As Cube began to be covered in large piss flora, opportunities for new niches began to emerge. For one group of Bigger Mushroom Bitches, they would begin to grow on the trunks of large piss flora such as the several species of piss trees. While the earliest colonists to such an ecological role had their roots dig into the bark and steal nutrients for themselves to grow, they produced descendants who would redevelop plastids in their tissues that allowed them to gain energy in photosynthesis. With the ability to get energy from sunlight once more, these ploralps would make use of the extra height to get more sunlight and rapidly diversified. In time, they would become an entirely new genus group of ploralps endemic to Cube known as either Tree-Clinging Plortworts or as the Bitchiphytes. Though all members of this genus get at least some of their energy through photosynthesis, some basal species of Bitchiphytes also supplement their diet of sunlight with the nutrients of whatever piss flora they are growing on and so have roots that penetrate the bark. The vast majority of Tree-Clinging Plortwort species, however, merely have their root systems crawl over the surface and aid only in maintaining their grip so they don't fall off. There is also a third group of Bitchiphytes that specialize in growing on dead piss flora, retaining root systems that pierce the surface tissues of the dead piss flora, but now also releasing enzymes to break down the decaying organic matter so it can be absorbed into their own tissues for nutrients.

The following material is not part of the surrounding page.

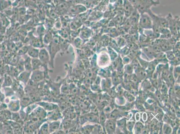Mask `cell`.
<instances>
[{"instance_id":"6da1fadb","label":"cell","mask_w":180,"mask_h":134,"mask_svg":"<svg viewBox=\"0 0 180 134\" xmlns=\"http://www.w3.org/2000/svg\"><path fill=\"white\" fill-rule=\"evenodd\" d=\"M168 22V28L170 32L176 35L180 34V17L174 16L172 14H169L166 17Z\"/></svg>"},{"instance_id":"7a4b0ae2","label":"cell","mask_w":180,"mask_h":134,"mask_svg":"<svg viewBox=\"0 0 180 134\" xmlns=\"http://www.w3.org/2000/svg\"><path fill=\"white\" fill-rule=\"evenodd\" d=\"M159 0H139V3L136 8L140 14L146 13L153 7H156L160 5Z\"/></svg>"},{"instance_id":"3957f363","label":"cell","mask_w":180,"mask_h":134,"mask_svg":"<svg viewBox=\"0 0 180 134\" xmlns=\"http://www.w3.org/2000/svg\"><path fill=\"white\" fill-rule=\"evenodd\" d=\"M60 38L59 37L56 35L53 37L51 42L49 44L50 49V60L53 62V59L57 53L60 50Z\"/></svg>"},{"instance_id":"277c9868","label":"cell","mask_w":180,"mask_h":134,"mask_svg":"<svg viewBox=\"0 0 180 134\" xmlns=\"http://www.w3.org/2000/svg\"><path fill=\"white\" fill-rule=\"evenodd\" d=\"M138 25L140 28L143 29H151L152 28V21L149 14L144 13L140 15Z\"/></svg>"},{"instance_id":"5b68a950","label":"cell","mask_w":180,"mask_h":134,"mask_svg":"<svg viewBox=\"0 0 180 134\" xmlns=\"http://www.w3.org/2000/svg\"><path fill=\"white\" fill-rule=\"evenodd\" d=\"M38 58L43 64H47L50 61V56L48 51L45 49L39 50Z\"/></svg>"},{"instance_id":"8992f818","label":"cell","mask_w":180,"mask_h":134,"mask_svg":"<svg viewBox=\"0 0 180 134\" xmlns=\"http://www.w3.org/2000/svg\"><path fill=\"white\" fill-rule=\"evenodd\" d=\"M31 74V79L35 82L41 81L44 77V72L39 70H34Z\"/></svg>"},{"instance_id":"52a82bcc","label":"cell","mask_w":180,"mask_h":134,"mask_svg":"<svg viewBox=\"0 0 180 134\" xmlns=\"http://www.w3.org/2000/svg\"><path fill=\"white\" fill-rule=\"evenodd\" d=\"M38 104L47 111H52L58 108L57 105L49 102H39Z\"/></svg>"},{"instance_id":"ba28073f","label":"cell","mask_w":180,"mask_h":134,"mask_svg":"<svg viewBox=\"0 0 180 134\" xmlns=\"http://www.w3.org/2000/svg\"><path fill=\"white\" fill-rule=\"evenodd\" d=\"M39 50L37 48H35L33 46H30L28 47V53L29 56L31 58H38L39 53Z\"/></svg>"},{"instance_id":"9c48e42d","label":"cell","mask_w":180,"mask_h":134,"mask_svg":"<svg viewBox=\"0 0 180 134\" xmlns=\"http://www.w3.org/2000/svg\"><path fill=\"white\" fill-rule=\"evenodd\" d=\"M86 10H87V8L85 6L78 5L71 8L70 11L72 14H75L83 13L86 11Z\"/></svg>"},{"instance_id":"30bf717a","label":"cell","mask_w":180,"mask_h":134,"mask_svg":"<svg viewBox=\"0 0 180 134\" xmlns=\"http://www.w3.org/2000/svg\"><path fill=\"white\" fill-rule=\"evenodd\" d=\"M31 73V72L27 71L22 72L18 76V79L24 84H26L29 79Z\"/></svg>"},{"instance_id":"8fae6325","label":"cell","mask_w":180,"mask_h":134,"mask_svg":"<svg viewBox=\"0 0 180 134\" xmlns=\"http://www.w3.org/2000/svg\"><path fill=\"white\" fill-rule=\"evenodd\" d=\"M49 129L50 134L56 132L60 127V121H54L49 123Z\"/></svg>"},{"instance_id":"7c38bea8","label":"cell","mask_w":180,"mask_h":134,"mask_svg":"<svg viewBox=\"0 0 180 134\" xmlns=\"http://www.w3.org/2000/svg\"><path fill=\"white\" fill-rule=\"evenodd\" d=\"M31 63L32 71L34 70H39L41 66L43 64V63L39 60L38 58H31Z\"/></svg>"},{"instance_id":"4fadbf2b","label":"cell","mask_w":180,"mask_h":134,"mask_svg":"<svg viewBox=\"0 0 180 134\" xmlns=\"http://www.w3.org/2000/svg\"><path fill=\"white\" fill-rule=\"evenodd\" d=\"M34 115L37 118H41L45 117L46 113L42 107H39L34 111Z\"/></svg>"},{"instance_id":"5bb4252c","label":"cell","mask_w":180,"mask_h":134,"mask_svg":"<svg viewBox=\"0 0 180 134\" xmlns=\"http://www.w3.org/2000/svg\"><path fill=\"white\" fill-rule=\"evenodd\" d=\"M20 103L18 100L11 101L9 105V108L10 110L16 112L20 109Z\"/></svg>"},{"instance_id":"9a60e30c","label":"cell","mask_w":180,"mask_h":134,"mask_svg":"<svg viewBox=\"0 0 180 134\" xmlns=\"http://www.w3.org/2000/svg\"><path fill=\"white\" fill-rule=\"evenodd\" d=\"M39 133L44 134H50L49 123L47 122L43 123L39 128Z\"/></svg>"},{"instance_id":"2e32d148","label":"cell","mask_w":180,"mask_h":134,"mask_svg":"<svg viewBox=\"0 0 180 134\" xmlns=\"http://www.w3.org/2000/svg\"><path fill=\"white\" fill-rule=\"evenodd\" d=\"M52 38H53V36L51 32H48L44 36L43 40V43L45 44L49 45L51 42Z\"/></svg>"},{"instance_id":"e0dca14e","label":"cell","mask_w":180,"mask_h":134,"mask_svg":"<svg viewBox=\"0 0 180 134\" xmlns=\"http://www.w3.org/2000/svg\"><path fill=\"white\" fill-rule=\"evenodd\" d=\"M31 59L30 57H28L25 60L24 63V66L25 70L27 71L31 72L32 71L31 66Z\"/></svg>"},{"instance_id":"ac0fdd59","label":"cell","mask_w":180,"mask_h":134,"mask_svg":"<svg viewBox=\"0 0 180 134\" xmlns=\"http://www.w3.org/2000/svg\"><path fill=\"white\" fill-rule=\"evenodd\" d=\"M7 1L6 0H1L0 1V9H5L8 7Z\"/></svg>"},{"instance_id":"d6986e66","label":"cell","mask_w":180,"mask_h":134,"mask_svg":"<svg viewBox=\"0 0 180 134\" xmlns=\"http://www.w3.org/2000/svg\"><path fill=\"white\" fill-rule=\"evenodd\" d=\"M108 126L109 127V130H113L114 129V125L112 122H109Z\"/></svg>"},{"instance_id":"ffe728a7","label":"cell","mask_w":180,"mask_h":134,"mask_svg":"<svg viewBox=\"0 0 180 134\" xmlns=\"http://www.w3.org/2000/svg\"><path fill=\"white\" fill-rule=\"evenodd\" d=\"M125 43V40L124 39H123L122 38H119V39H118V44L119 45H123Z\"/></svg>"},{"instance_id":"44dd1931","label":"cell","mask_w":180,"mask_h":134,"mask_svg":"<svg viewBox=\"0 0 180 134\" xmlns=\"http://www.w3.org/2000/svg\"><path fill=\"white\" fill-rule=\"evenodd\" d=\"M168 56L169 57V59L173 58V53H171V52L168 53Z\"/></svg>"},{"instance_id":"7402d4cb","label":"cell","mask_w":180,"mask_h":134,"mask_svg":"<svg viewBox=\"0 0 180 134\" xmlns=\"http://www.w3.org/2000/svg\"><path fill=\"white\" fill-rule=\"evenodd\" d=\"M66 1H72V0H65Z\"/></svg>"},{"instance_id":"603a6c76","label":"cell","mask_w":180,"mask_h":134,"mask_svg":"<svg viewBox=\"0 0 180 134\" xmlns=\"http://www.w3.org/2000/svg\"><path fill=\"white\" fill-rule=\"evenodd\" d=\"M0 1H1V0H0Z\"/></svg>"}]
</instances>
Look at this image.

When it comes to reproduction, all species within this genus group produce spores, but they have taken a unique approach to spreading them. Instead of releasing them into the air and letting the wind randomly guide them, the Bitchiphytes retain the spores within their brightly colored caps which attract local fauna species that will then proceed to feed on them. The spores have developed a tough outer-casing so they can tolerate the digestive juices of whatever eats the cap so they can be deposited elsewhere. If they grow on a species of piss flora, they will begin to take root and grow into a new Tree-Clinging Plortwort. Not all species rely solely on this method of reproduction, however, with some species of Bitchiphytes also having some of their caps bursting open so that their spores can be carried by a gentle breeze and land somewhere else. While certain basal species of parasitic Tree-Clinging Plortworts employ this technique, its actually the saprotrophic species of Bitchiphytes that mainly use airborne spores with some species even using them almost exclusively.

An inside view of a Bitchiphyte's fruiting body, containing all the spores.